What the task asks
Return the whole listing, keeping every character the same.

[Stored dataset items]
^^^^^^^^^^^^^^^^

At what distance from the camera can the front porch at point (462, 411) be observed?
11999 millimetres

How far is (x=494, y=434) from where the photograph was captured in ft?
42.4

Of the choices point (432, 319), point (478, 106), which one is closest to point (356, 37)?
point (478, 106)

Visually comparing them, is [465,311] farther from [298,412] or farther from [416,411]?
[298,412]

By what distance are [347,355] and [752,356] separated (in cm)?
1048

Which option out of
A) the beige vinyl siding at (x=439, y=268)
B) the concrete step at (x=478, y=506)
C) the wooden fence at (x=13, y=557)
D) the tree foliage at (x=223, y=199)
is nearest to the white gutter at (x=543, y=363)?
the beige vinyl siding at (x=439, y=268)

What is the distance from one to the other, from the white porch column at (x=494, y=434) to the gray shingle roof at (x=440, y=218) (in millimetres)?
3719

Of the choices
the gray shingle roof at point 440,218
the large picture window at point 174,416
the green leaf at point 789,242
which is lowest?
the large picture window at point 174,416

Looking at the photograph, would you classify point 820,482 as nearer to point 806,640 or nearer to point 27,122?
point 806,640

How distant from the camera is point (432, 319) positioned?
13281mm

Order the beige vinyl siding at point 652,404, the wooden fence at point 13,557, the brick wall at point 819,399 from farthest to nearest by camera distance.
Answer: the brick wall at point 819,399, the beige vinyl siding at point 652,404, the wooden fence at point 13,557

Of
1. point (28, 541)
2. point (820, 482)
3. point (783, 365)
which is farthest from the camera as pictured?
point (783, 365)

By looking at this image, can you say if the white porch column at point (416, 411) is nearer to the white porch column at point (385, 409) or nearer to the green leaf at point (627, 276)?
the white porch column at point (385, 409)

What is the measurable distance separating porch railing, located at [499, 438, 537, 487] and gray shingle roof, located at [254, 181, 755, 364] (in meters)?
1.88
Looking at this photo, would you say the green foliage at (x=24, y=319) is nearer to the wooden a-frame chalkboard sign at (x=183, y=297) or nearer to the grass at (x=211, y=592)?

^^^^^^^^^^^^^^^^

Task answer
At what distance from the camera can the front porch at point (462, 411) be observed?
11999 millimetres

How far is (x=494, y=434) from where the photograph was captured in ft?
42.4

Of the choices point (432, 319), point (478, 106), which one is closest to point (356, 37)?
point (478, 106)

Visually comparing them, is [465,311] farther from [298,412] or farther from [416,411]?
[298,412]

By what distance are [347,355] and [752,356] separated (in cm)?
1048

Which option out of
A) the beige vinyl siding at (x=439, y=268)
B) the concrete step at (x=478, y=506)
C) the wooden fence at (x=13, y=557)
D) the tree foliage at (x=223, y=199)
is nearest to the white gutter at (x=543, y=363)?
the beige vinyl siding at (x=439, y=268)

What is the distance from one to the other, from the white porch column at (x=494, y=434) to the gray shingle roof at (x=440, y=218) (in millimetres)?
3719

Of the choices
the gray shingle roof at point 440,218
the large picture window at point 174,416
the green leaf at point 789,242
which is lowest?
the large picture window at point 174,416

Looking at the photograph, would you classify point 820,482 as nearer to point 806,640 or nearer to point 27,122?
point 806,640

How distant from the camera is point (432, 319) positioned?
13281mm

Order the beige vinyl siding at point 652,404, the wooden fence at point 13,557, the brick wall at point 819,399 from farthest to nearest by camera distance.
Answer: the brick wall at point 819,399, the beige vinyl siding at point 652,404, the wooden fence at point 13,557

Of
1. point (28, 541)
2. point (820, 482)
3. point (783, 365)
which is farthest from the camera as pictured?
point (783, 365)

By looking at this image, can you say if the white porch column at point (416, 411) is nearer to the white porch column at point (385, 409) or nearer to the green leaf at point (627, 276)?
the white porch column at point (385, 409)

What is the measurable distance separating porch railing, located at [499, 438, 537, 487] and gray shingle roof, located at [254, 181, 755, 364] (in meters)?
1.88
Looking at this photo, would you say the green foliage at (x=24, y=319) is nearer to the wooden a-frame chalkboard sign at (x=183, y=297) or nearer to the grass at (x=211, y=592)?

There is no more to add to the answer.